The woman took Frieda’s hand in a firm grip. ‘I’m Ruth Lender,’ she said. ‘Come in.’

Frieda stepped inside and felt a sudden burn of memory. It came from the smell: books, beeswax furniture polish, herbs; it was the dry, clean smell of her own home. For a moment she was standing in the hall of her narrow mews house and a cat was at her ankles.

‘You were a friend of Sandy’s?’

Frieda nodded. She at once liked this woman, as she had liked Veronica. She was glad that Sandy had found friends and at the same time had an acute sense of what she had rejected. She had had several clients over the years who had fallen desperately in love with partners or spouses after they had died: death is a great seducer. She was in no danger of that with Sandy, but there was the feeling that the wretched and angry man of the last eighteen months had receded and the other Sandy, the one of quick intelligence and kindness, was clear to her again. She was glad of that.

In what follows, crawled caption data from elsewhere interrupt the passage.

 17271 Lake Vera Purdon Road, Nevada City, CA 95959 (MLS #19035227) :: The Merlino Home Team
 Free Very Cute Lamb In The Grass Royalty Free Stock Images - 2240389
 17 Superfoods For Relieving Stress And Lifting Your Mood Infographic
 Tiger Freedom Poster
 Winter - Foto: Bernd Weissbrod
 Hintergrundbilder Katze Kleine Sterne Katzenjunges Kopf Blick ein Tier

‘Carla, you say? I don’t think he mentioned you to me.’

‘It was a long time ago.’

‘It’s sad, isn’t it, how we want to get back in touch with people once they have died?’

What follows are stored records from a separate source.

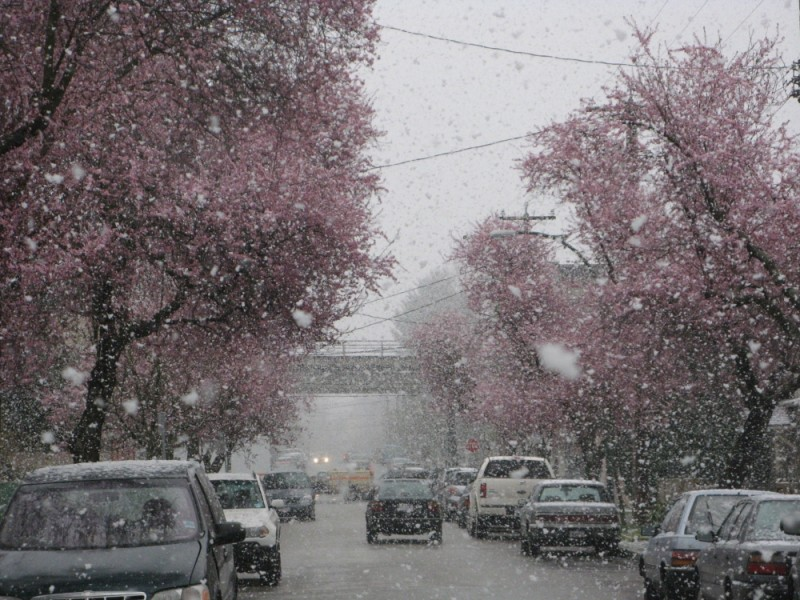 snow in Vancouver spring
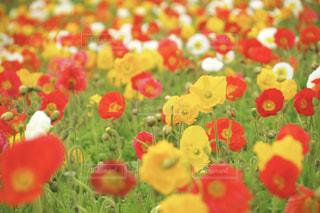 花畑の写真・画像素材[1169068]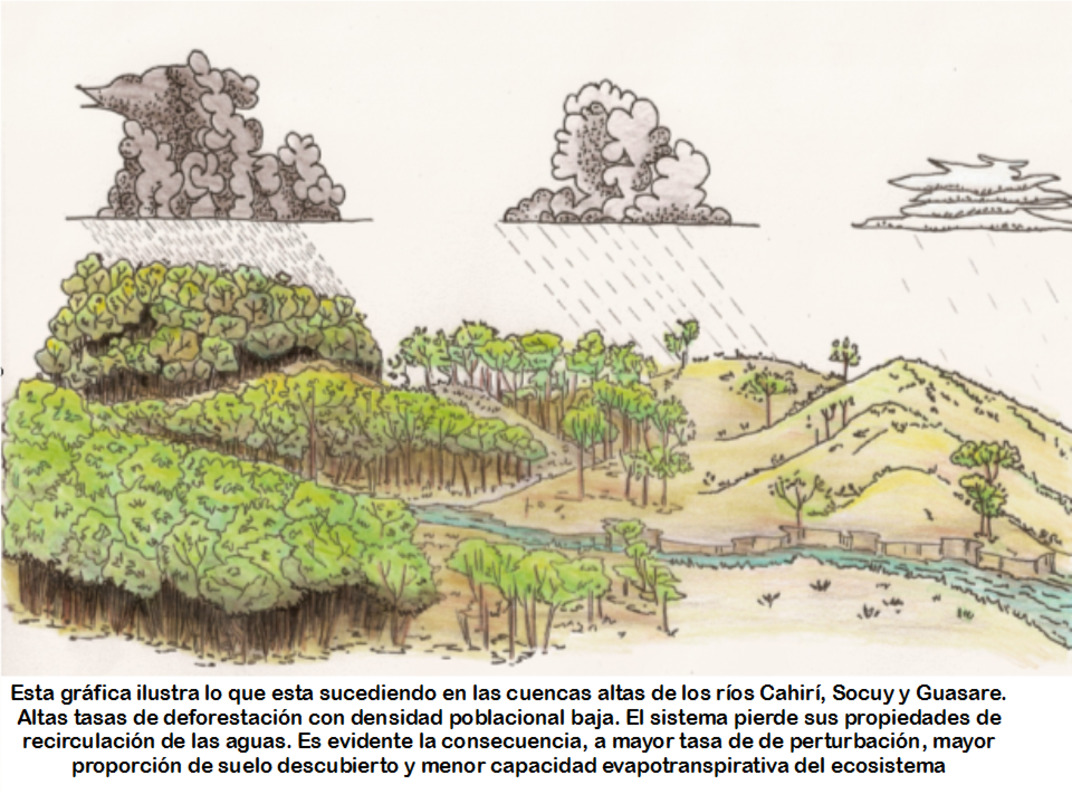 90-por-ciento-de-Deforestacion-en-el-Zulia-06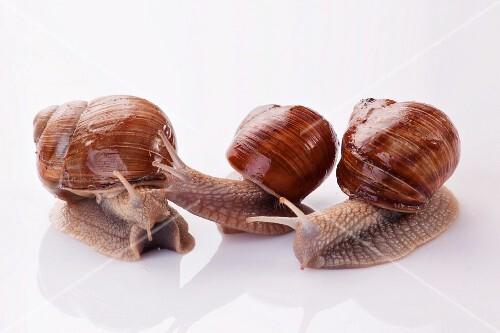 Three Burgundy snails
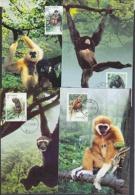 China P.R. 2002 Monkeys 4v 4 Maxicards (19370) - 1949 - ... People's Republic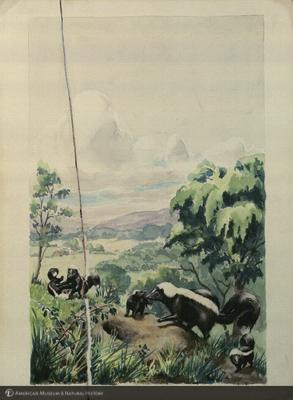 http://lbry-web-002.amnh.org/san/mo_exhibition/art003_b2_17.jpg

The house was spacious, and shabby in a way that Frieda liked: the kitchen had a rickety wooden dresser in it, and unmatching chairs around the wooden table, on which were dozens of glasses, tumblers, side-plates and a wooden board on which were several oozing cheeses. The large living room was lined with books; piles of papers and periodicals were stacked up by the wall, evidently pushed there to clear a space for the gathering. There were about twenty-five people already in the room, perhaps more. She scanned the faces quickly, waiting for the shock of recognition, but none came. All these people were strangers to her. Some of them obviously knew each other and stood in small groups, holding wine glasses and talking; others stood at the edges of the room, unsure. She saw Veronica with two men, one spindly and fair, the other squat, barrel-chested, with a rumbling voice that carried across to her. A young man pressed a glass into her hand and moved away. The woman next to her caught her eye and smiled shyly, hopefully.

‘My name is Elsie,’ she offered. She had an accent that Frieda couldn’t place.

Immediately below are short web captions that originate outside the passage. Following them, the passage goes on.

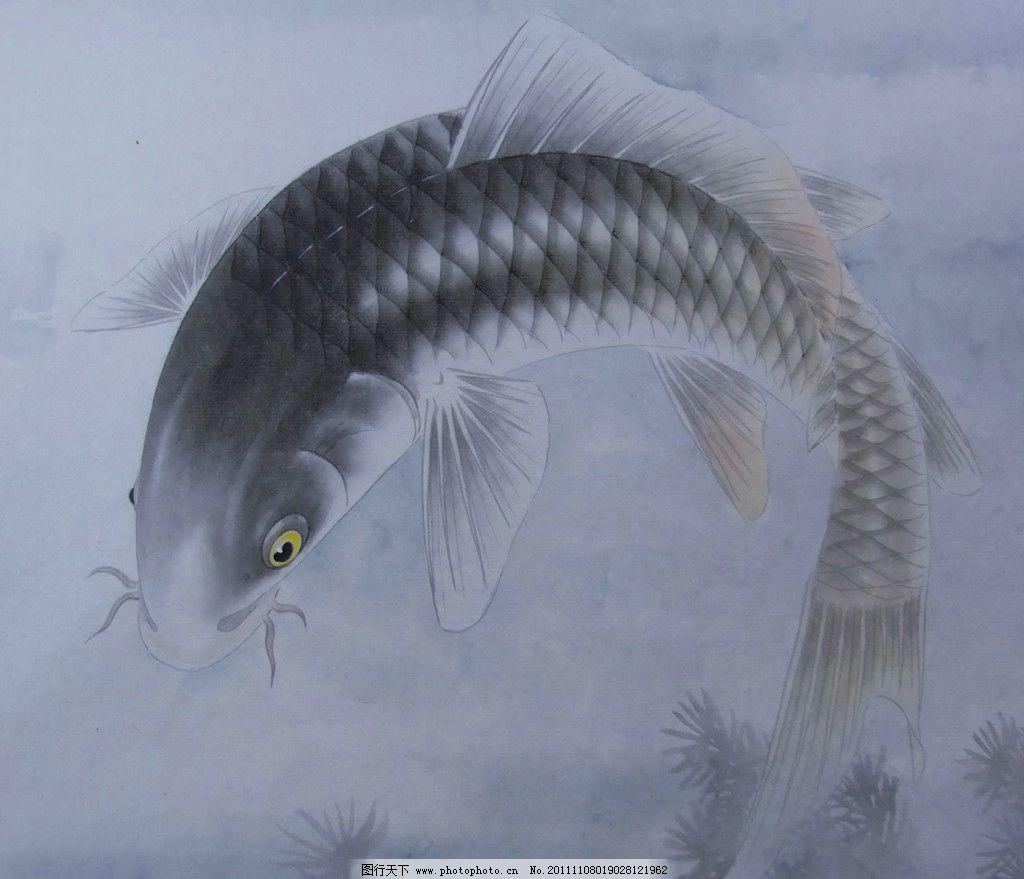 鲤鱼 水墨鲤鱼 国画鲤鱼 工笔画 美术绘画 鱼类 水墨画 jpg 绘画书法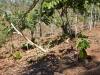 Proyecto Hershey´s/ Fundación Cacao México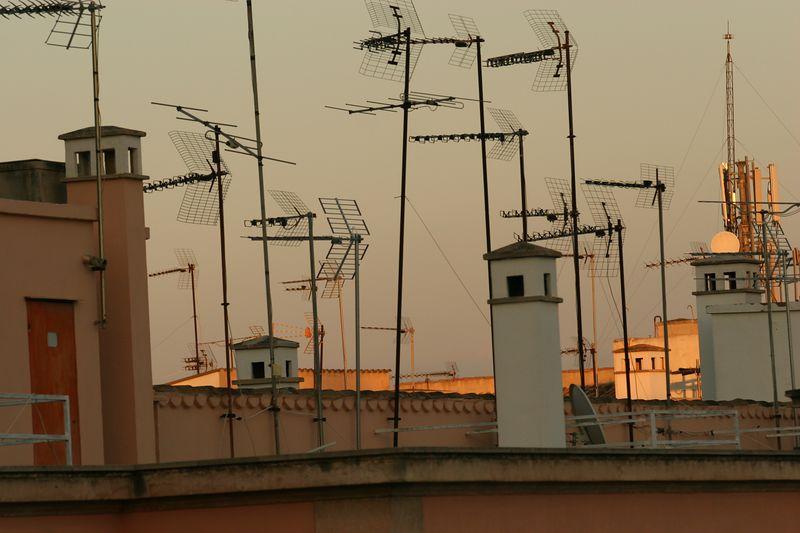 Antenae Majorca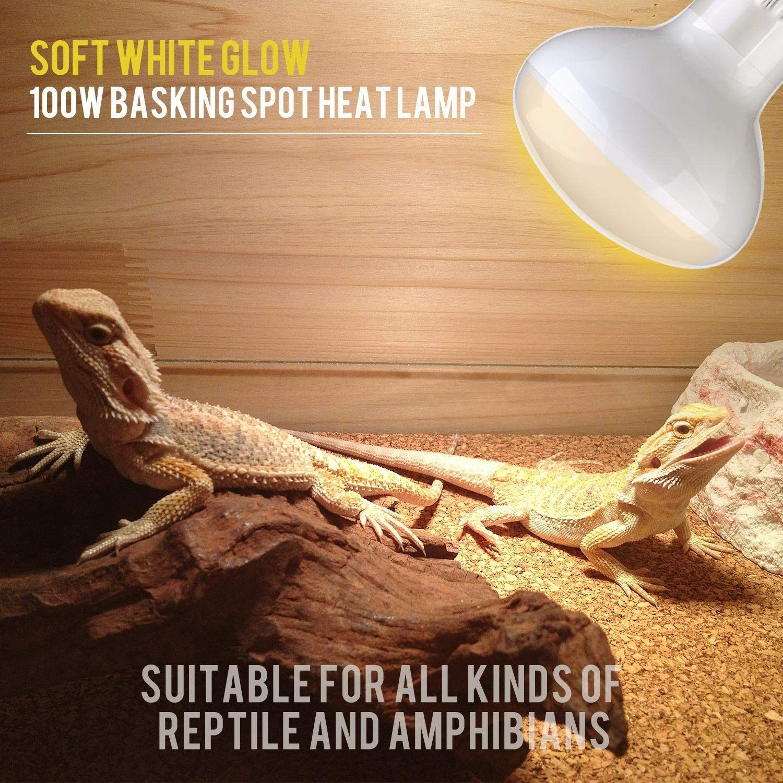 Aomryom 2 Pack 100w Uva Basking Spot Lamp Soft White Light Heat Bulb Reptiles Amphibians Use Ad Basking Affili Reptiles And Amphibians Amphibians Reptiles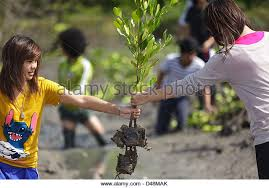 planting trees stock photos planting trees stock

‘I’m Carla. It’s good to meet you. How did you know Sandy?’

‘I was his cleaner. He was a very nice man.’

‘He was.’

‘Very polite.’

‘Yes.’

‘And tidy too. My work was easy. Although sometimes’ – she lowered her voice – ‘sometimes he broke things.’

‘Broke things?’

‘Yes. Plates. Glasses.’

‘Oh.’ Frieda was nonplussed. ‘You mean, deliberately?’

‘He put them in the bin, but I always knew.’

‘Really?’

‘One woman I worked for used to put all her chocolate wrappers into a tied-up plastic bag in the bin. She was very thin.’ The woman held her hands close together to indicate her employer’s extreme narrowness. ‘But she ate many chocolate bars each day.’

Frieda spoke neutrally, looking away from the woman: ‘So what did Sandy want hidden?’

‘No wrappers. But he was worrying.’

‘How could you tell?’

‘More drink. More cigarettes. More lines in his face. More broken plates. Worry.’

‘I see. Do you know why?’

‘No. We all have worries, after all.’

‘That’s true.’

‘I know there was a woman who left him and he missed her. He told me once, when he had drunk some wine.’

‘Really.’

‘I saw her photo on his desk, before he put it away.’

Frieda tried to maintain her expression of mild interest.

‘Dark and not smiling. Not so beautiful, in my opinion.’

There was a ping of sound as Ruth Lender rang a spoon against the rim of her glass; the room fell unevenly into silence. She was standing at the end of the room, by an upright piano that Frieda now saw had a large framed photo of Sandy on it: a head-and-shoulders portrait of him, in a suit with a white shirt. He was half smiling. His eyes were looking straight at her.

‘It’s good to see you all here,’ Ruth said, as the faces turned to her, solemnly anticipatory. ‘And although none of us wants this to be formal or constrained, it is nevertheless a time for us to talk about Sandy and remember him, each in our own way. Because he died so young, and so shockingly, because there’s a horrible mystery about his death, because there won’t be a funeral yet, it seems important to find ways of talking about our feelings and of saying goodbye to him.’

‘Hear, hear.’ This from the barrel-chested man beside Veronica.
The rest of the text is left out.